People who are facing federal charges likely realize that they’re in a precarious situation. They have to poke holes in the prosecution’s case, but the federal government has vast resources to try to patch those holes.
For some defendants in federal criminal cases, a plea deal is the best option for a resolution. This prevents the case from having to go through a trial, and it gives the defendant some say in the sentence they’ll face. If you’re facing federal charges and considering a plea deal, be sure to consider these points.
A plea deal is subjected to the approval of the court. It’s possible that the court will simply approve the deal; however, it might also reject it outright. Sometimes, the court will offer alternatives to the terms. If the court doesn’t accept the plea deal, the defendant has the right to take back the guilty plea and go through a trial instead.
During the process of negotiating the plea deal, the prosecution may speak to the victim regarding the terms. In some cases, the victim might speak up in court when the plea deal is presented.
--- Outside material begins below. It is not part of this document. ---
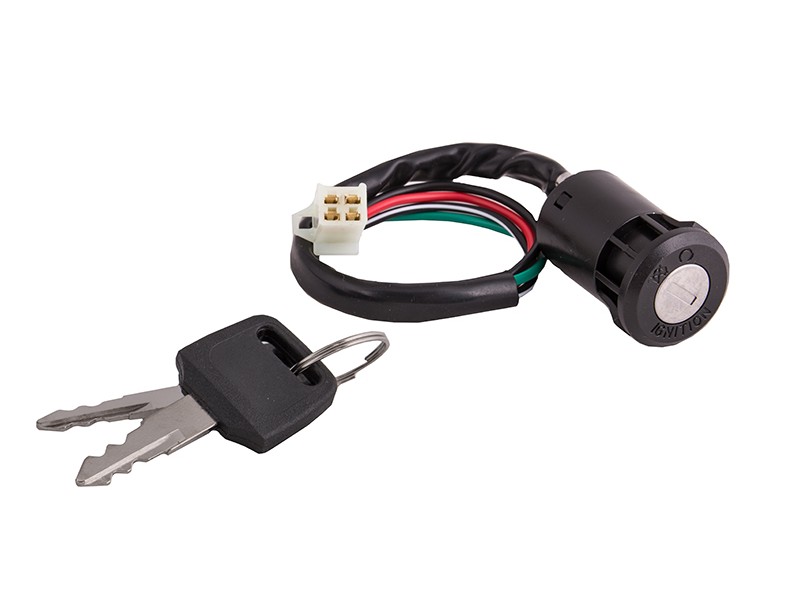 Ignition switch with female end for ATV (4 cables 300mm) Ignition switch with female end for ATV (4 cables 300mm)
The victim’s statements may have a role in the outcome of the plea deal; however, victims can’t veto a prosecutor’s decisions regarding a plea deal.
Anyone who’s facing federal charges should realize that these are very serious. Reviewing all your options for your defense early in the case is important. This gives you time to consider them all and determine how they might impact you. It’s imperative that you explore the possibility of a plea deal well before a trial so you can determine if this is a viable option. If so, you can then work to iron out the terms.